Observability OTel logs, metrics, traces; Workload stats, events, and history; retention differs for draft vs. locked. Monitoring concepts, Health and readiness.

Design principles

These principles explain why the API is shaped the way it is—useful when you're deciding where a piece of configuration belongs or whether a workflow fits the model.

Principle 説明
Separation of concerns Artifacts define what the container is (image, entrypoint, probes, resource requests, baseline env). Workloads define the governed identity and per-deployment runtime (importance, sharing, autoscaling, runtime parameter overrides). The same artifact can back many Workloads across environments.
Immutability for production Locked artifacts are immutable and versioned within an artifact repository.
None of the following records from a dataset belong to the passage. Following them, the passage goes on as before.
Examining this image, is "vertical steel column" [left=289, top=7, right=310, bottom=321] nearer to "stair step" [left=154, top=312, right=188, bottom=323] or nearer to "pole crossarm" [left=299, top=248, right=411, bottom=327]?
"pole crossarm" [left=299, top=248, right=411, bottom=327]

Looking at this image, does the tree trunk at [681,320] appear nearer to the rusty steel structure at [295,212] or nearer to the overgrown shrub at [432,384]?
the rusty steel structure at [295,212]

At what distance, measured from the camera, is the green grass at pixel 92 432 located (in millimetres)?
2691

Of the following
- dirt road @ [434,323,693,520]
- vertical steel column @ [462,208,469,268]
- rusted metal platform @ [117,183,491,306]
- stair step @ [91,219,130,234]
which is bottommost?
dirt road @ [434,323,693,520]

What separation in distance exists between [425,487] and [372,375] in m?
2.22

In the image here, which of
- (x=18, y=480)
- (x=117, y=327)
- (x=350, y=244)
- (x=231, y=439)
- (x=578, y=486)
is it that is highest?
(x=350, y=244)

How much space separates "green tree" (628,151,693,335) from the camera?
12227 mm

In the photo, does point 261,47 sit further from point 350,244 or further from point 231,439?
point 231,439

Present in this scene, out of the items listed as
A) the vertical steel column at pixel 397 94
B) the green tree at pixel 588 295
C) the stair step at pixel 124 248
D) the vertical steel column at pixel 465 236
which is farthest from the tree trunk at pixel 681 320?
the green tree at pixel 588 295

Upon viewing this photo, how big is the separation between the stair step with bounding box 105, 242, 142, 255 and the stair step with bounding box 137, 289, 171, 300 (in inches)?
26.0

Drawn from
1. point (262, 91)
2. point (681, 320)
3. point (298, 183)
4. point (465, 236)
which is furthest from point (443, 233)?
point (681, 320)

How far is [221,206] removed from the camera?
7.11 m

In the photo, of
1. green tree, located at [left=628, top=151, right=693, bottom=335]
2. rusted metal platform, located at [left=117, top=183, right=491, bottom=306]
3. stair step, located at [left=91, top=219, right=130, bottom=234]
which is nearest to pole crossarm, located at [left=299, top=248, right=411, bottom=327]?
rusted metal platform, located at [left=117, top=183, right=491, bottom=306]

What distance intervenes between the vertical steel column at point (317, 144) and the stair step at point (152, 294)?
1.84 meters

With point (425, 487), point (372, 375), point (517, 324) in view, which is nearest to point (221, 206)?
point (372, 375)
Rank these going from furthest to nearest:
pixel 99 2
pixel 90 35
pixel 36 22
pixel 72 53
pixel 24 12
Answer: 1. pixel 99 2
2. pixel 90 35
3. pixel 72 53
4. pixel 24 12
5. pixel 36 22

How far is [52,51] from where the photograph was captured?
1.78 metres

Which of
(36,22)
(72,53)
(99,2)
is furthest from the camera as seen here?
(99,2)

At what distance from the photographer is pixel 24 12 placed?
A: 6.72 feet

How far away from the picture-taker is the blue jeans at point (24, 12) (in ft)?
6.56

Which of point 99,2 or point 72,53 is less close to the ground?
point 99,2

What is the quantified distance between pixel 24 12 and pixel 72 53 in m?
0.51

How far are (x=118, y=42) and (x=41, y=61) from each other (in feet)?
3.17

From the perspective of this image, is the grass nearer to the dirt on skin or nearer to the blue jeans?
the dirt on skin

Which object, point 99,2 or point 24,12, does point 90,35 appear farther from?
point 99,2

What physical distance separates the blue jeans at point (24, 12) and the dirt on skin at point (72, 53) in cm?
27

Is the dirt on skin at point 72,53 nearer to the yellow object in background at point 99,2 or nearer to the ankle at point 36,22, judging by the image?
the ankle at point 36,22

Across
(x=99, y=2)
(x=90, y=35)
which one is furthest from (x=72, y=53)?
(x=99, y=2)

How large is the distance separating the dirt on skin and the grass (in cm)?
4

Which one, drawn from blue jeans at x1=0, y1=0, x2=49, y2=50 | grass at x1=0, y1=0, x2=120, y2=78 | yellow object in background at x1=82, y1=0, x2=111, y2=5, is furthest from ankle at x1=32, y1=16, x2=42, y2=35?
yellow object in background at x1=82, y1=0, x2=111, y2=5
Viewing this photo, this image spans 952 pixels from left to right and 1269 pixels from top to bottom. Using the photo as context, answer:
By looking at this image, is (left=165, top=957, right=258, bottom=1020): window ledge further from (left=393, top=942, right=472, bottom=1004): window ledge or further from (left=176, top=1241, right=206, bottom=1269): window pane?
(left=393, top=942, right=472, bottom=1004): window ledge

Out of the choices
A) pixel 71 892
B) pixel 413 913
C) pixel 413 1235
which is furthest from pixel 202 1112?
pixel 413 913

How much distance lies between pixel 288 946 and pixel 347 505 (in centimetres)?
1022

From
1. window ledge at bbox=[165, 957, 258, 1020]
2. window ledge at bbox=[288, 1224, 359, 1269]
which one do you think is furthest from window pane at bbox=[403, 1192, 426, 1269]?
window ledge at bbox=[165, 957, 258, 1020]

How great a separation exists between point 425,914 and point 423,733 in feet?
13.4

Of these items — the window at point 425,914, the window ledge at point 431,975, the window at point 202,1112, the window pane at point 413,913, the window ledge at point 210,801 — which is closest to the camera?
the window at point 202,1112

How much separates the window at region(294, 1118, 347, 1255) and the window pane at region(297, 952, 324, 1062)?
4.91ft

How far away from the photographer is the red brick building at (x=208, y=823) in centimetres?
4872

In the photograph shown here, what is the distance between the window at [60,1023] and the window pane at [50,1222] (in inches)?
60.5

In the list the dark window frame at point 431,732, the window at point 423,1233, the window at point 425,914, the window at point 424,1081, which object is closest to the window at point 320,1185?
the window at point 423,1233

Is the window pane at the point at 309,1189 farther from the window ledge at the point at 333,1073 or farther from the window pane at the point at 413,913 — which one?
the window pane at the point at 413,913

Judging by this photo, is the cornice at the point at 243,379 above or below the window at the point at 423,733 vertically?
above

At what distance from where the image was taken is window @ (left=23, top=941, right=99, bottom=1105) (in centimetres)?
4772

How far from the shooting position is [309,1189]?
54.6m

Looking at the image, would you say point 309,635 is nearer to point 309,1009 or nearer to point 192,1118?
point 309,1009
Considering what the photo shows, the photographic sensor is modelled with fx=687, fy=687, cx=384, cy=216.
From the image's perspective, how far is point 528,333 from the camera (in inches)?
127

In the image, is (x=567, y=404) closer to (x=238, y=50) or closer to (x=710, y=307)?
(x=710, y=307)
The same locked artifact can back staging, production, and per-region Workloads with confidence that the binary hasn't changed underneath them.
Progressive governance Draft artifacts and draft Workloads exist for fast iteration: 8-hour TTL, no required importance. Governance applies when you lock—either directly with PATCH /artifacts/{id} or in place via POST /workloads/{id}/promote.
Infrastructure abstraction Workload status is computed from pod predicates by the platform, not surfaced from any specific underlying operator. The API surface is uniform across Workload types so the same lifecycle semantics apply whether your Workload runs as a Kubernetes Deployment, a NIM custom resource, or another execution shape.

次のステップ

Next, learn about Workload API endpoints and run the hello-world tutorial to deploy a real container in five minutes.

リソース 説明
Hello, Workload Deploy whoami as a draft Workload, following the shortest path from zero to a running container on DataRobot.
API quick reference Authentication, endpoint groups, and links into generated API documentation.
Best practices and troubleshooting Container design, production hardening, security, and recovery steps for common failures.